Como se puede observar, el espacio físico de las misiones diplomáticas goza de  inviolabilidad e inmunidad, pero no por ello se considera territorio extranjero.

Por ende, la propia Convención determinó los supuestos en las cuales las misiones diplomáticas podrían ser sujetas a algún impuesto.

En este sentido, el artículo 23 de dicho Convenio de Viena establece:

  • el Estado acreditante y el jefe de la misión están exentos de todos los impuestos y gravámenes nacionales, regionales o municipales, sobre los locales de la misión de que sean propietarios o inquilinos, salvo de aquellos impuestos o gravámenes que constituyan el pago de servicios particulares prestados; y
  • la exención fiscal a que se refiere este artículo no aplica a los impuestos y gravámenes que, conforme a las disposiciones legales del Estado receptor, estén a cargo del particular que contrate con el Estado acreditante o con el jefe de la misión (verbigracia los impuestos indirectos como el impuesto al valor agregado, aun cuando bajo ciertas condiciones se puede solicitar su devolución en términos de la regla 5.2.7 de la Resolución Miscelánea Fiscal).

Como se aprecia, se determina que si bien la embajada (misión diplomática) de conformidad con el artículo 1o del ordenamiento en comento, es la residencia del jefe de la misión, no se encuentra obligada al pago de impuestos, salvo lo establecido en el numeral 2 del artículo 23 del Convenio de Viena.

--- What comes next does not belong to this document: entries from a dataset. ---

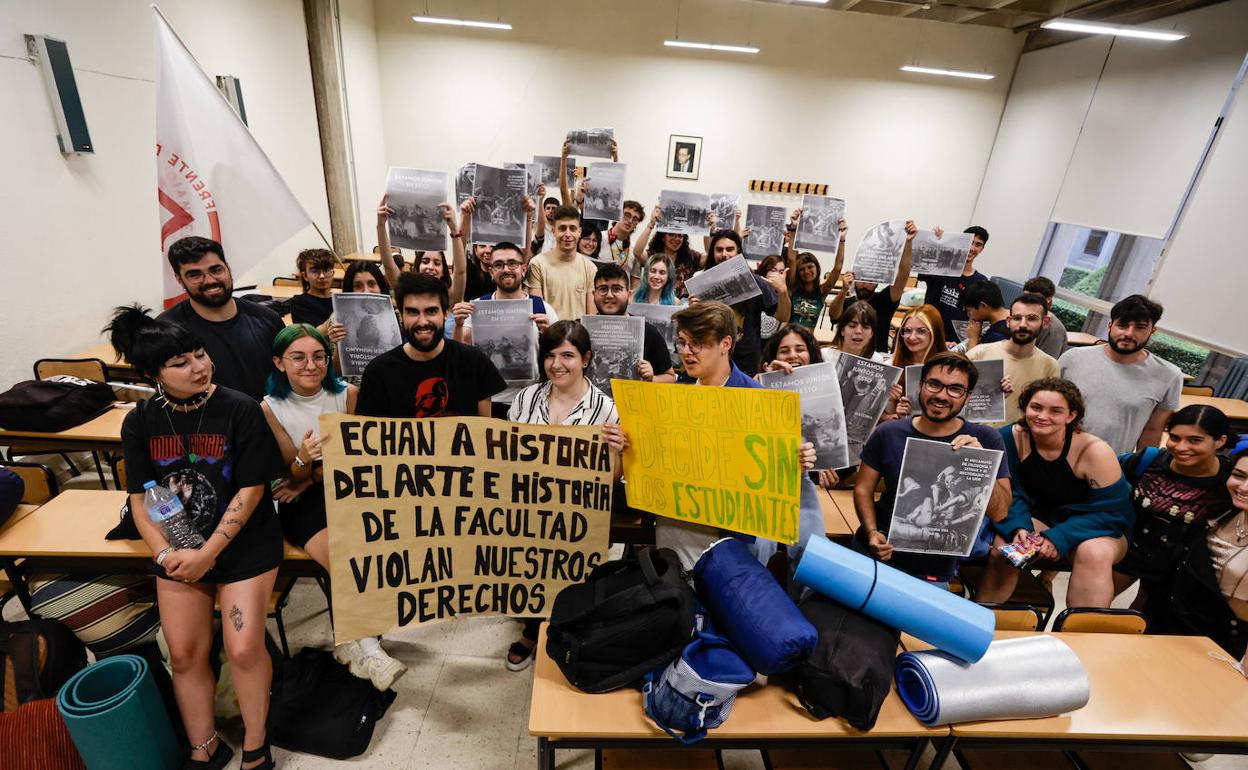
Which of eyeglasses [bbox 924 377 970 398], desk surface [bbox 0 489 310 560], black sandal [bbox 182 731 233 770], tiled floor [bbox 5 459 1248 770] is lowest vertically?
tiled floor [bbox 5 459 1248 770]

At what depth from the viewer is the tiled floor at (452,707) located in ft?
7.38

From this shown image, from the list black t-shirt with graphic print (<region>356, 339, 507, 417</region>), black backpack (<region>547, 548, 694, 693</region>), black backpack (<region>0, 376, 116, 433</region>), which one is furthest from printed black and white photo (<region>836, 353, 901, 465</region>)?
black backpack (<region>0, 376, 116, 433</region>)

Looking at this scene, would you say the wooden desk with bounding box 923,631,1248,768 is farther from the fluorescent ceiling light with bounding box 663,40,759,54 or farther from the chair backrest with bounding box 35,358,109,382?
the fluorescent ceiling light with bounding box 663,40,759,54

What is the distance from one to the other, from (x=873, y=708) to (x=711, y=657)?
47 centimetres

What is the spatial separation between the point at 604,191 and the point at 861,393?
3.01 meters

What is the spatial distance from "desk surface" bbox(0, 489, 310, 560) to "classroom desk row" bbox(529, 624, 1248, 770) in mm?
1405

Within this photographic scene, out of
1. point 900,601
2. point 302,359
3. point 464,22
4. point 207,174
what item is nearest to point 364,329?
point 302,359

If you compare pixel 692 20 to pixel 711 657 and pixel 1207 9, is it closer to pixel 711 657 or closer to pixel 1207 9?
pixel 1207 9

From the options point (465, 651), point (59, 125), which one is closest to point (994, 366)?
point (465, 651)

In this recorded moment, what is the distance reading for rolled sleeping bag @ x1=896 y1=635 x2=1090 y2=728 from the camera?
5.10 feet

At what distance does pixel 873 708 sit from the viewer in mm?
1502

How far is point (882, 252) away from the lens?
4.15 meters

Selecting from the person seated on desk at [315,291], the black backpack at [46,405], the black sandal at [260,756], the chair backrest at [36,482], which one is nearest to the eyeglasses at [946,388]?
the black sandal at [260,756]

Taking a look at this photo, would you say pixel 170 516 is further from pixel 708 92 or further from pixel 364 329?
pixel 708 92
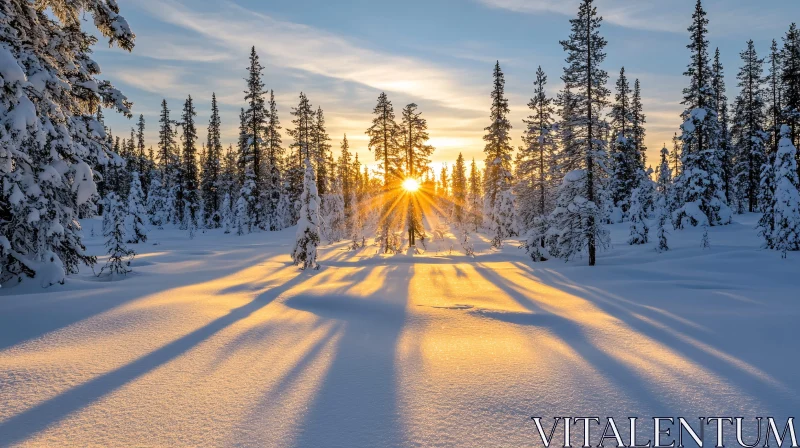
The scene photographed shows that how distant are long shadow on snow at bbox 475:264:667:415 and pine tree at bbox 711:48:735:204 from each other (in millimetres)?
37915

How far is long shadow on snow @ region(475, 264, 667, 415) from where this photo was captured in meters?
4.29

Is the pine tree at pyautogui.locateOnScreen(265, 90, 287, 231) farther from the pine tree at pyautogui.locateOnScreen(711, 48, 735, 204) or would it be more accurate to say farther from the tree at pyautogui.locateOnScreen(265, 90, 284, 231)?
the pine tree at pyautogui.locateOnScreen(711, 48, 735, 204)

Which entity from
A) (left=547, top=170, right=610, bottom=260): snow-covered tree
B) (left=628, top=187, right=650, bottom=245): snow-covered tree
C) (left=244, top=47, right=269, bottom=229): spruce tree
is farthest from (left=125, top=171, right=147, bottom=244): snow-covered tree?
(left=628, top=187, right=650, bottom=245): snow-covered tree

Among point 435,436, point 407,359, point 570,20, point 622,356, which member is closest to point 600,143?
point 570,20

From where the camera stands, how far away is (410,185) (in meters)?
30.7

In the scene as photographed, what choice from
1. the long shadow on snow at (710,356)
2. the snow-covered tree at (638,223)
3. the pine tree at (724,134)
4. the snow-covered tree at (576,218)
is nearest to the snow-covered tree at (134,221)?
the snow-covered tree at (576,218)

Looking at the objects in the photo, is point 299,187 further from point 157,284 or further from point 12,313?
point 12,313

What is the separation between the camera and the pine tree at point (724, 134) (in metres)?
38.2

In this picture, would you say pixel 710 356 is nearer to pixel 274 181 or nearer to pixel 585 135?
pixel 585 135

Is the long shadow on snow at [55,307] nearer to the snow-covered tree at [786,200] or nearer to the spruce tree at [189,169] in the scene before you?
the snow-covered tree at [786,200]

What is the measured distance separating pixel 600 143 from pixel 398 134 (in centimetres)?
1605

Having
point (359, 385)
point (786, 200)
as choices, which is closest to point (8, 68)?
point (359, 385)

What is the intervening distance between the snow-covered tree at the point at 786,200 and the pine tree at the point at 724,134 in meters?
22.1

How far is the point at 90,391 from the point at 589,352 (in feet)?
20.4
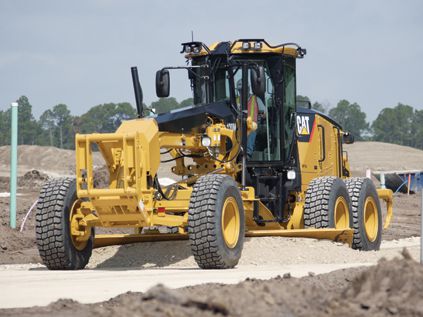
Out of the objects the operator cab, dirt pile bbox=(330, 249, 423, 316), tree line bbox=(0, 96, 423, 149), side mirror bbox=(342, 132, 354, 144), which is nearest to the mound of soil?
dirt pile bbox=(330, 249, 423, 316)

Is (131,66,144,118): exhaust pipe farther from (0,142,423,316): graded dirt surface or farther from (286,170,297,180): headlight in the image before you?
(286,170,297,180): headlight

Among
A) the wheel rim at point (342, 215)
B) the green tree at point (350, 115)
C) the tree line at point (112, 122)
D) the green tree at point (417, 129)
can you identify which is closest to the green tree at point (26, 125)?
the tree line at point (112, 122)

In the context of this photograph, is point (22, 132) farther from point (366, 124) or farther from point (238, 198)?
point (238, 198)

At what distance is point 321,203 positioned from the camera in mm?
15734

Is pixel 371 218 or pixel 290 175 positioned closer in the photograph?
pixel 290 175

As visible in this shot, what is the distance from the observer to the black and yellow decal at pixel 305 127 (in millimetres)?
16969

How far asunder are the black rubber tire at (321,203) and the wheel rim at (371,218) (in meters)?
1.82

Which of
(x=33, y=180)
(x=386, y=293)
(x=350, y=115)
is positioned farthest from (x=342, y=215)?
(x=350, y=115)

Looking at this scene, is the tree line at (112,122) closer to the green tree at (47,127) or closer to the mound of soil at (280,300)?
the green tree at (47,127)

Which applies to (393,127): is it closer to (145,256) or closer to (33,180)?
(33,180)

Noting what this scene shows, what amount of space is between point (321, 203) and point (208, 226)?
3262 millimetres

Asociación en participación

Para efectos fiscales (artículo 17-B del CFF) la asociación en participación (A en P) es el conjunto de personas que realizan actividades empresariales con motivos de la celebración de un convenio y siempre que las mismas, por disposición legal o del propio convenio, participen de las utilidades o de las pérdidas, derivadas de dicha actividad.

Por otro lado, el segundo párrafo de dicho precepto legal le otorga a la A en P la calidad de persona moral, de la misma manera que el artículo 8o de la LISR.

Tomando en consideración lo anterior, para determinar la residencia fiscal de la A en P,  es necesario remitirse a la fracción II, del artículo 9o del CFF, en donde se establece que las personas morales se considerarán residentes en territorio nacional cuando:

  • se hubiesen constituido conforme a las leyes mexicanas. En el caso de la A en P, al ser un contrato, dicha asociación se celebra (más no se constituye) conforme al acuerdo de las partes, manifestado a través de su voluntad en el momento de plasmar las cláusulas que consideren pertinentes y adecuadas, estos conceptos causan confusión, producto de una deficiente técnica legislativa; y
  • se hubiese establecido en México la administración principal del negocio o su sede de dirección efectiva. Situación que en el caso de la A en P sí puede presentarse, pues las partes pueden convenir que la administración principal o la sede de dirección efectiva de la A en P se establezca en México.

CONCLUSIÓN

La residencia fiscal es el punto de partida para determinar si las personas físicas y morales se encuentran obligadas al pago del ISR sobre la totalidad de sus ingresos; por ende es de suma importancia verificar si realmente se es o no residente en México, a efecto de una correcta interpretación y aplicación de la norma fiscal correspondiente.